With all of the data clustered and sorted, we can now move on to the conclusion section, allowing us to procure a summary of the procedure, identify some key takeaways, and reflect on some limitations or areas to improve on moving forward.

Summary

  • The goal of this analysis was to explore how Mac Miller’s sound shifted over the course of his discography, and to attempt to identify any patterns or trends that may exist in his career, or in a specific album.
  • We used data visualizations, statistical summary measurements, and K-means clustering to work through the data and search for interesting findings.
  • This information could be used to help categorize previously unrelated songs into clusters of sonically similar tracks, which could be useful for dynamic playlist generation or track suggestions.

Key Takeaways

  • The ideal number of clusters was less than the number of albums included in the data, suggesting that on average, Mac’s tracks aren’t drastically different from each other across albums, which would’ve produced more clusters than albums to account for varying styles.
  • Mac’s most recent albums tended to have more attributes in common with each other than his earlier albums, suggesting that as his career went on, his style of sound became more defined and consistent.

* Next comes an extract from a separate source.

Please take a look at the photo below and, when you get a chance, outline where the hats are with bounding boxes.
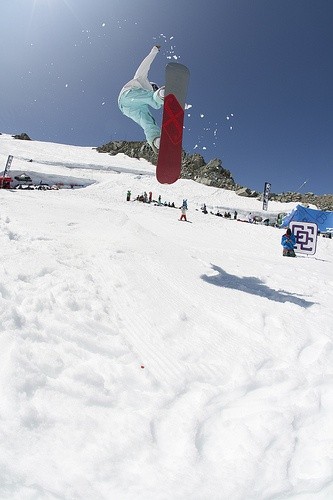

Reflections, Limitations, and Expansions

  • Choosing to analyze a single artists’ discography made it difficult to produce drastically different clusters. The mean values for each attribute in a cluster tended to not vary greatly, suggesting that the observations themselves, in this case the tracks, were usually more similar than they were different. To remedy this, it would be better to include a larger sample size that contains music from different genres and artists.

  • The number of clusters was chosen based on the elbow method due to its popularity and ease of use. However, clustering attempts based on values chosen using the Gap and Silhouette methods would allow for a more thorough analysis.

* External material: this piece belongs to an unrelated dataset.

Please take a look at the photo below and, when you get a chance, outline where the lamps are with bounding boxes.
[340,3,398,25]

  • If the idea were to create playlists based on the clusters, it would be wise to set a floor number of observations per cluster, as a playlist of 3 tracks is not a very useful output for such a purpose. If needed, the number of clusters could be reduced in order to attain this property.

  • A dashboard-like interface where a user could import a playlist or group of songs, see the audio features visualized, select their desired number of clusters, and then explore the features and contents of each cluster could make for a very interesting and fun project. That seems like a natural progression for this sort of analysis, and would allow end users to interact with the clustering process while exploring music of their choice.

    That’s all for now, thanks for reading!